Transepithelial Bicarbonate Secretion: Lessons from the Pancreas.
Hyun Woo Park ; Min Goo Lee
Cold Spring Harbor Perspectives in Medicine, Vol.2(a009571) : 1~16, 2012
Cold Spring Harbor Perspectives in Medicine
Many cystic fibrosis transmembrane conductance regulator (CFTR)-expressing epithelia secrete bicarbonate (HCO(3)(-))-containing fluids. Recent evidence suggests that defects in epithelial bicarbonate secretion are directly involved in the pathogenesis of cystic fibrosis, in particular by building up hyperviscous mucus in the ductal structures of the lung and pancreas. Pancreatic juice is one of the representative fluids that contain a very high concentration of bicarbonate among bodily fluids that are secreted from CFTR-expressing epithelia. We introduce up-to-date knowledge on the basic principles of transepithelial bicarbonate transport by showing the mechanisms involved in pancreatic bicarbonate secretion. The model of pancreatic bicarbonate secretion described herein may also apply to other exocrine epithelia. As a central regulator of bicarbonate transport at the apical membrane, CFTR plays an essential role in both direct and indirect bicarbonate secretion. The major role of CFTR in bicarbonate secretion would be variable depending on the tissue and cell type. For example, in epithelial cells that produce a low concentration of bicarbonate-containing fluid (up to 80 mm), either CFTR-dependent Cl(-)/HCO(3)(-) exchange or CFTR anion channel with low bicarbonate permeability would be sufficient to generate such fluid.
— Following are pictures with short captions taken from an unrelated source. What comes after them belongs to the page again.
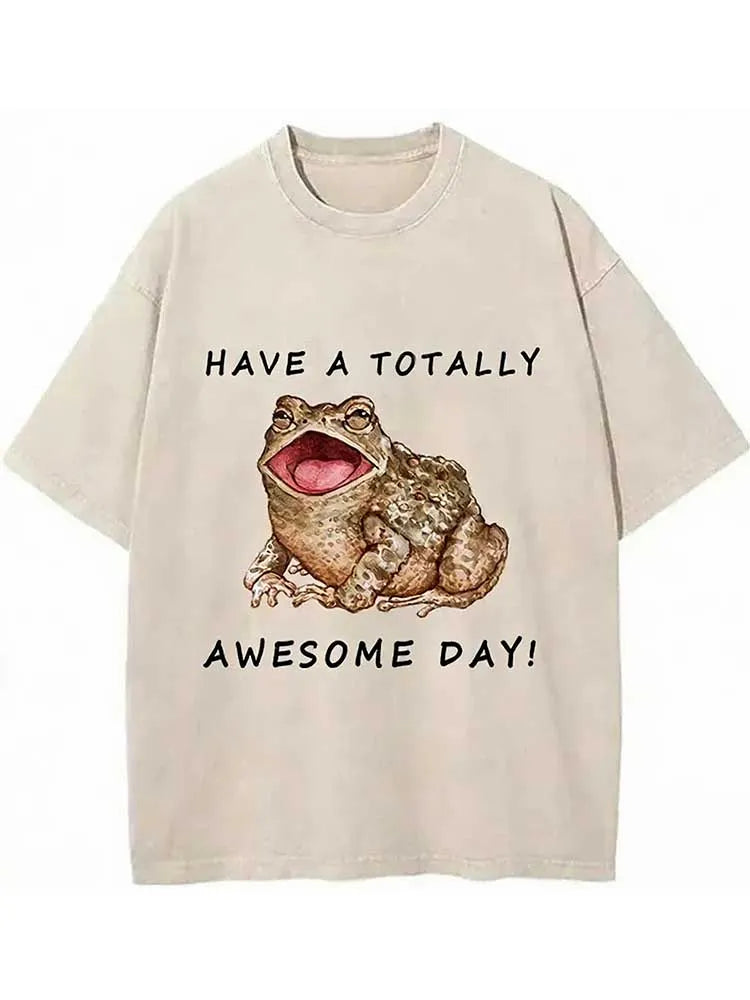 Thoughtfully Designed T-Shirt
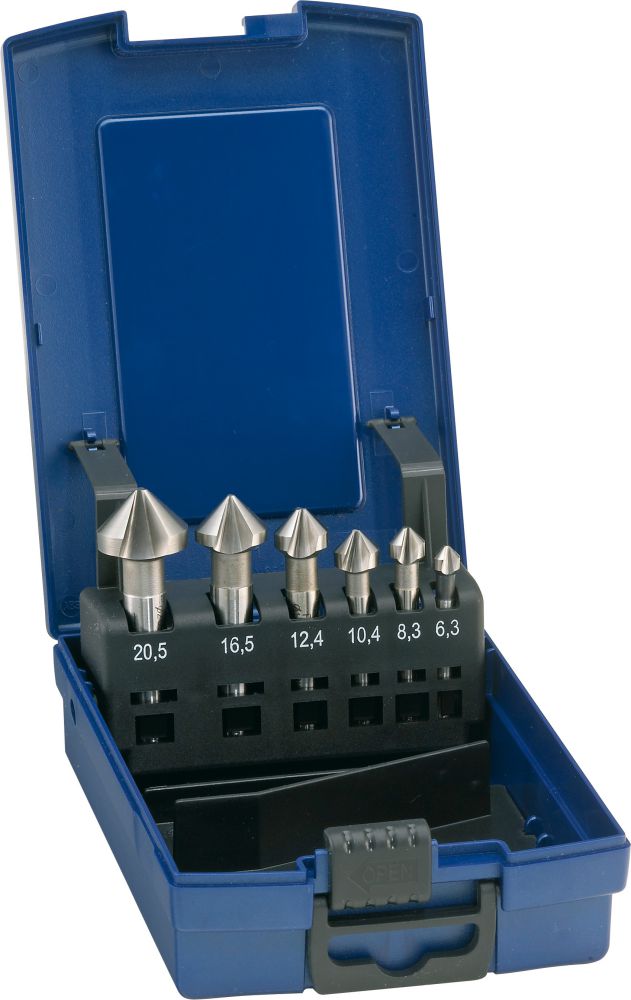 Produktbild FORUM Kegelsenker -Stz.D335CHSSE 6,3-20,5mm 90G bild 1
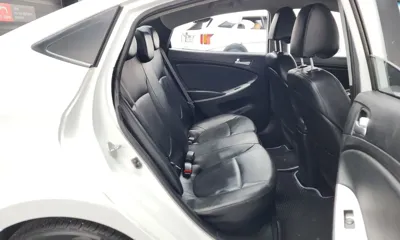 Hyundai Accent 2016, 165220 км, за 3990000 KRW - фото 11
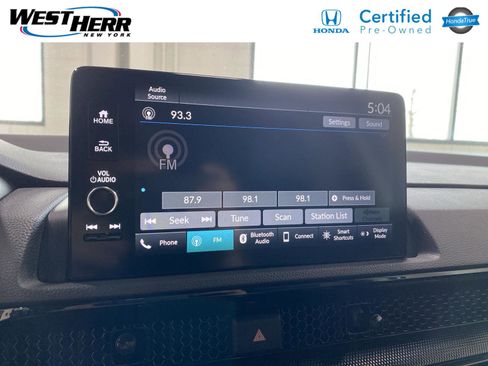 Certified 2023 Honda CR-V EX-L image 28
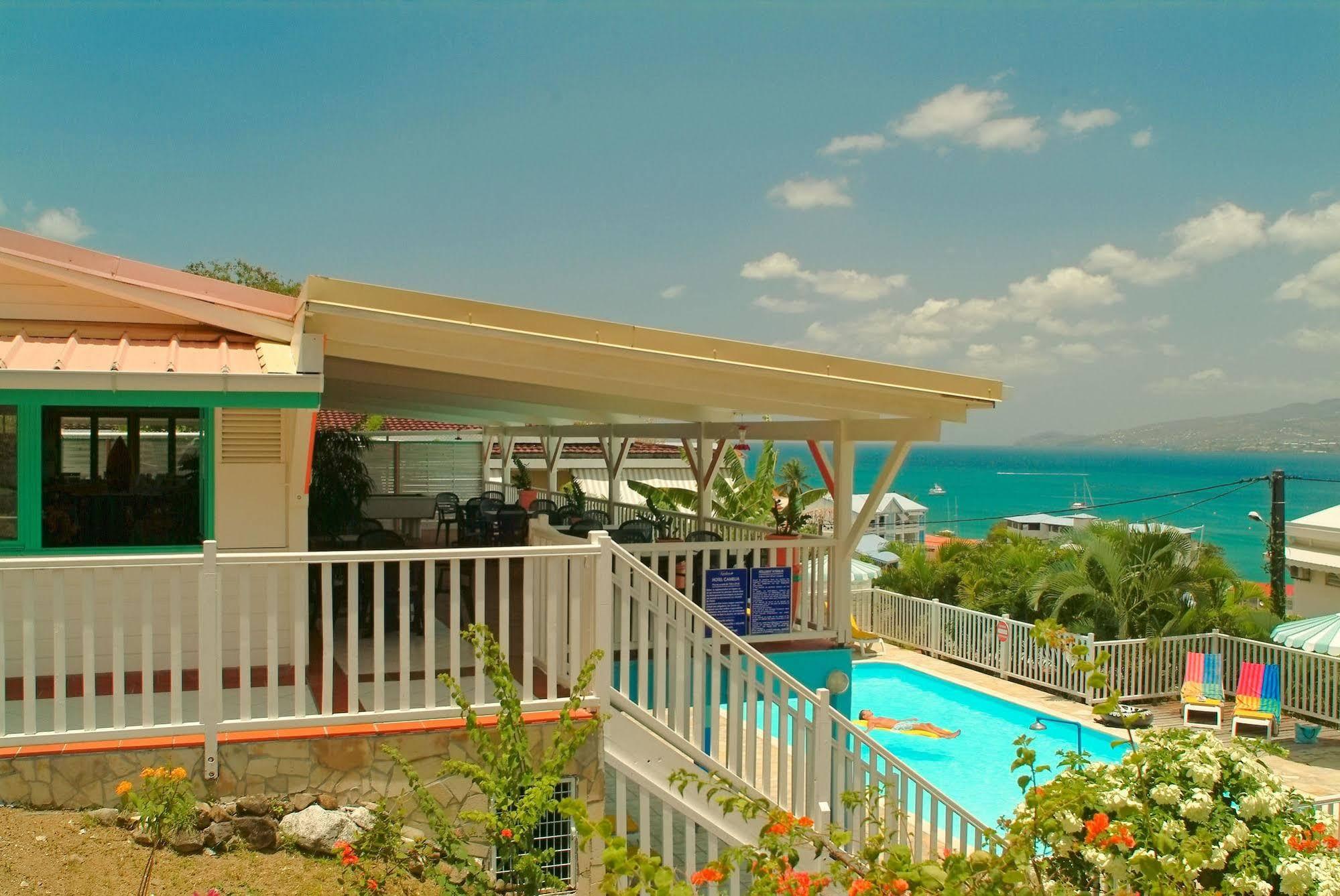 Residence De La Baie - Anse Mitan Les Trois-Ilets Zewnętrze zdjęcie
However, in cells that secrete high-bicarbonate-containing fluids, a highly selective CFTR bicarbonate channel activity is required. Therefore, understanding the molecular mechanism of transepithelial bicarbonate transport and the role of CFTR in each specific epithelium will provide therapeutic strategies to recover from epithelial defects induced by hyposecretion of bicarbonate in cystic fibrosis.